NETİCE olarak şunu ifade etmeliyiz ki; hastalık ve musibetlerin perde arkasını görebilsek, bize kazandırdığı menfaatleri idrak edebilsek şikayet, isyan, intihar şöyle dursun belki Allah'a minnetle teşekkür edeceğiz.
Allah terbiye ve idarede eksiklikten münezzeh bir zattır. O mahlûkata karşı çok şefkatli ve ikram edicidir. Yeryüzünde kımıldayan tüm canlıların rızkı Allah’a aittir. [9] Tüm mahlûkatın rızıklarını hiç karıştırmadan, unutmadan, geciktirmeden; ihtiyaç anında herkese uygun maddeler ile göndermektedir. Muhakkak ki; Allah mahlûkat içerisinde intihap ettiği en şerefli zi hayat olan insanı da unutmayacaktır. Ancak rızık iki kısımdır;
1)Hakiki Rızık: Ayetle taahhüt altına alınan; hayatı koruyacak ve muhafaza edecek kadar olan rızıktır. Dolayısıyla hiçbir kimse rızıksız kalmayacaktır. Rızkı muhakkak her canlıya gidecektir. Peki ya gazetelerde okuduğumuz ve haberlerde izlediğimiz bu sebepden kaynaklanan ölümler nasıl gerçekleşmektedir? Yukarıda zikrettiğimiz gibi rızık taahhüt altına alınmıştır ve rızıksızlıktan ölmek durumu yoktur. Çünkü hücrelerimizde ve bedenlerimizde iç yağ suretinde depolanan rızık bir insana dışarıdan bir gıda almasa dahi kırk gün yetmektedir. İnsan vucudu konulan bu sistemi; beslenme şekli ile bozunca, ihtiyaç anında sarf edilmek üzere bekleyen bu rızkı kullanamadığından, açlık zamanında fıtratındaki bu sistemi aktive edemeyerek ölüme gidebilmektedir. Öyleyse rızıksızlıktan değil; kötü alışkanlık ve adetlerini tek etmeleri sebebiyle ölmektedirler.

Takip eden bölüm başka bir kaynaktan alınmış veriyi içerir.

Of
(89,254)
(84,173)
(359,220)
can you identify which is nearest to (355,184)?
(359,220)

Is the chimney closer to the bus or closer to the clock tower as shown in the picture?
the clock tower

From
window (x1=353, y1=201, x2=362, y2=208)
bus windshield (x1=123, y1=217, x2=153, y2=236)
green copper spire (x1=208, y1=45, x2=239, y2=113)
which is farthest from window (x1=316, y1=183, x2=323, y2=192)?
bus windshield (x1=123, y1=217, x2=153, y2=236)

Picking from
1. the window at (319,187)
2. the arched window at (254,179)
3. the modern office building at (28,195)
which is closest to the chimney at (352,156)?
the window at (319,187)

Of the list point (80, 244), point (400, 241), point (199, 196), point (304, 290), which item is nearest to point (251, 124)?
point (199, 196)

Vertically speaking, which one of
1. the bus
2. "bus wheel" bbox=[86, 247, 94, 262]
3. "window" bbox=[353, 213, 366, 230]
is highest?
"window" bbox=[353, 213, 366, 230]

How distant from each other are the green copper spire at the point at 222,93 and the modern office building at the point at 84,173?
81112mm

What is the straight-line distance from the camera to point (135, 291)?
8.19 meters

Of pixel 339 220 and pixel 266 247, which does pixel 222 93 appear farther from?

2) Mecazi Rızık: Aslında mecazi olup alışkanlık, israf, görenek belası gibi sebeplerden insanda bağımlılık yapan ve zaruret hükmüne geçen rızıktır. Bu kısım taahhüd altında değildir. İhsana tabidir. Cenab-ı Hak onlarca ayette rızkı dilediğine açıp yayacağını dilediğine de kısıp daraltacağını ifade etmiştir.[10] Zira O bazen de kulları arasında kömür ile elması ayırmak için imtihan eder. Bu durum ayette "Andolsun ki sizi biraz korku ve açlıkla; mallardan, canlardan ve ürünlerden eksiltmekle sınayacağız. Sabredenleri müjdele! " şeklinde dile getirilmiştir. Bir çok ayette de görüldüğü gibi rızkın mutlak kesilmesi söz konusu değil. Ancak bazen sabır ve imtihan sırları gereği genişler ve daralır.

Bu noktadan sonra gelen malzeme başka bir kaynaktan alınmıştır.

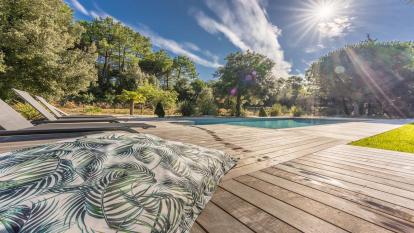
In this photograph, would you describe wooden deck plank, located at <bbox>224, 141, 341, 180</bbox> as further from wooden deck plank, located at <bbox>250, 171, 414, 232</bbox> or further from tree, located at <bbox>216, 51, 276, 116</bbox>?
tree, located at <bbox>216, 51, 276, 116</bbox>

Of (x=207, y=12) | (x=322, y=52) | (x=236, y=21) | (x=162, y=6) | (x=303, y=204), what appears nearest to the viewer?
(x=303, y=204)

Bu kısım rızıkta sıkıntı çekmemek ise iktisad ve kanaatledir. Binaenaleyh insan helal yoldan çalışmayı, emek göstermeyi ibadet ve dua hükmünde kabul etmeli ve Allah'ın verdiğine şükretmelidir. Eğer her türlü bela ve sıkıntının sebebi olan israf yahut hırs gösterir ve helal yoldan çalışmayı terk ederse her kapıya başvurmak zorunda kalır. Hayatını tembel, zalim ve müştekiyane olarak geçirir, belki öldürür.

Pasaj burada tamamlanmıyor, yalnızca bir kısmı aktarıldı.